Resolving pointer associations that use the =>
operator is a little more involved. Firstly, pointers and targets must be declared in the Subroutine
specification, unlike an Associate
statement which declares new symbols. It would thus be wrong to think of a pointer association as having its own localised scope. Secondly, an associated pointer can be disassociated either by exiting the encompassing scope (i.e. exiting the Subroutine
), by using the
Nullify intrinsic or by assigning to NULL()
.
Therefore before we can apply the SubstituteExpressions
visitor to resolve pointer associations, we must first determine the range of nodes over which the pointer is valid. The best way to do so is to develop a bespoke visitor:
[8]:
from loki import Assignment
class FindPointerRange(FindNodes):
"""Visitor to find range of nodes over which pointer associations apply."""
def __init__(self, match, greedy=False):
super().__init__(match, mode='type', greedy=greedy)
self.rule = lambda match, o: o == match
self.stat = False
def visit_Assignment(self, o, **kwargs):
"""
Check for pointer assignment (=>). Also check if pointer is disassociated,
else add the node to the returned list.
"""
ret = kwargs.pop('ret', self.default_retval())
if self.rule(self.match, o):
assert not self.stat # we should only visit the pointer assignment node once
self.stat = True
elif self.match.lhs in findvarsnotdims(o.lhs) and 'null' in [v.name.lower for v in findvarsnotdims(o.rhs)]:
assert self.stat
self.stat = False
ret.append(o)
elif self.stat:
ret.append(o)
return ret or self.default_retval()
def visit_Nullify(self, o, **kwargs):
"""
Check if pointer is disassociated, else add the node to the returned list.
"""
ret = kwargs.pop('ret', self.default_retval())

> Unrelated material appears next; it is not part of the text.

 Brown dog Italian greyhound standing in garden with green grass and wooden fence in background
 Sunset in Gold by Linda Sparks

if self.match.lhs in findvarsnotdims(o.variables):
assert self.stat
self.stat = False
ret.append(o)
elif self.stat:
ret.append(o)
return ret or self.default_retval()
def visit_Node(self, o, **kwargs):
"""
Add the node to the returned list if stat is True and visit
all children.
"""
ret = kwargs.pop('ret', self.default_retval())
if self.stat:
ret.append(o)
if self.greedy:
return ret
for i in o.children:
ret = self.visit(i, ret=ret, **kwargs)
return ret or self.default_retval()
for assign in [a for a in FindNodes(Assignment).visit(routine.body) if a.ptr]:
nodes = FindPointerRange(assign).visit(routine.body)
for node in nodes[:-1]:
print(node)
Comment::
Call:: some_kernel
Comment::
As the above output shows, our new visitor correctly identifies all three nodes over which the pointer association applies. We can now finally proceed to resolve the pointer association:
[9]:
pointer_map = {}
for assign in [a for a in FindNodes(Assignment).visit(routine.body) if a.ptr]:
nodes = FindPointerRange(assign).visit(routine.body)

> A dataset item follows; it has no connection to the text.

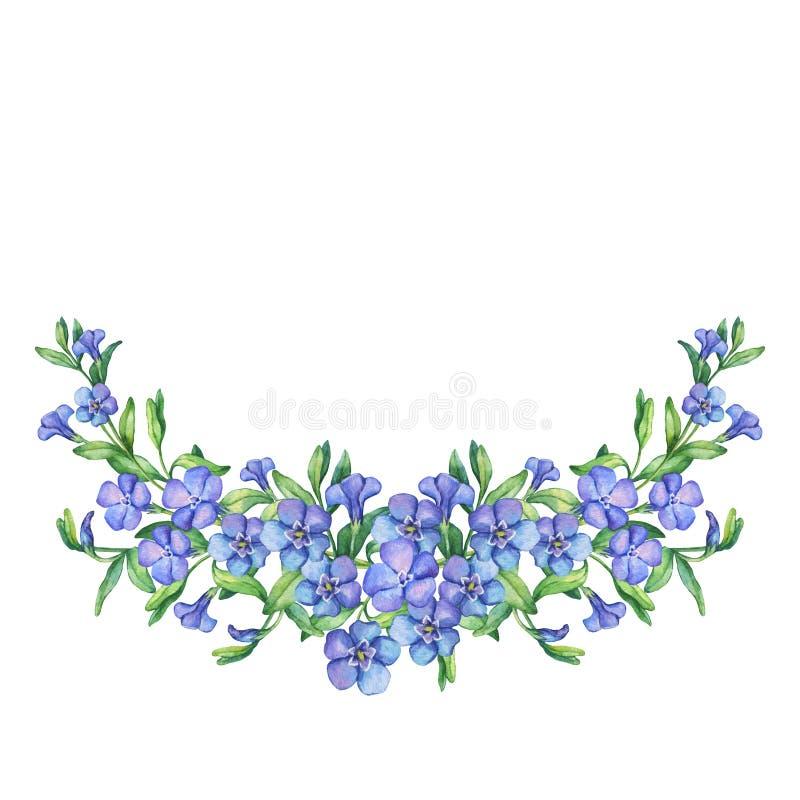 Winden Sie mit ersten Frühlingsblumen - VÃnca-mÃnor lizenzfreie abbildung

pointer_map[assign] = None
for node in nodes[:-1]:
vmap = {var: assign.rhs for var in FindVariables().visit(node) if assign.lhs == var}
pointer_map[node] = SubstituteExpressions(vmap).visit(node)
pointer_map[nodes[-1]] = None
routine.body = Transformer(pointer_map).visit(routine.body)
print(fgen(routine.body))
ALLOCATE (x(n))
ALLOCATE (y(m))
DO k=1,n
DO j=1,n
DO i=1,n
var_out(i, j, k) = 2._jprb
END DO
var_out(m:n, j, k) = var_in(m:n, j, k) + var_inout(m:n, j, k) + var_out(m:n, j, k)
CALL some_kernel(n, var_out(:, j, k), var_out(:, j, k), var_in(:, j, k), var_inout(:, j, k), 1, h=n, l=5, y=y)
CALL some_kernel(n, tendency_loc%cld(:, j, k), var_out(:, j, k), var_in(:, j, k), var_inout(:, j, k), 1, h=n, l=5, y=y)
DO i=1,n
var_inout(i, j, k) = var_out(i, j, k)
END DO
END DO
END DO
DEALLOCATE (x)
DEALLOCATE (y)
Modifying variable values
Putting aside function or subroutine calls for the moment (and also ignoring I/O), there are only two mechanisms for modifying the value of a variable. The obvious one is an Assignment statement, where the rhs
value is assigned to the lhs
value.
Values can also be assigned to a variable by using it as the induction variable of a loop. Although an extremely unusual practice, Fortran compilers do allow dummy arguments of kind intent(out)
or intent(inout)
to be used as the induction variables of a loop. This is however (in my humble opinion) bad coding practice; for ease of readability, local variables rather than dummy arguments should be used as loop induction variables. Therefore in our linter rules, we will forbid the use of
variables with declared intent
as loop induction variables.
To enable us to check all our linter rules in just one pass of the subroutine’s IR, we will create a new visitor: IntentLinterVisitor
. The next section creates the IntentLinterVisitor
visitor and defines linter rules for checking intent
consistency within the Subroutine
body. We will later examine how this can be extended to subroutine calls.
Checking intent
in Subroutine
body
Let us first define an initialization method for an instance of IntentLinterVisitor
, and a method to check for rule violations:
[10]:
from loki import Visitor
class IntentLinterVisitor(Visitor):
"""Visitor to check for dummy argument intent violations."""
def __init__(self, in_vars, out_vars, inout_vars): # pylint: disable=redefined-outer-name
"""Initialise an instance of the intent linter visitor."""
super().__init__()
self.in_vars = in_vars
self.out_vars = out_vars
self.inout_vars = inout_vars
self.var_check = {var: True for var in (in_vars + out_vars + inout_vars)}
self.vars_read = set(in_vars + inout_vars)
self.vars_written = set()
self.alloc_vars = set() # set of variables that are allocated
def rule_check(self):
"""Check rule-status for all variables with declared intent."""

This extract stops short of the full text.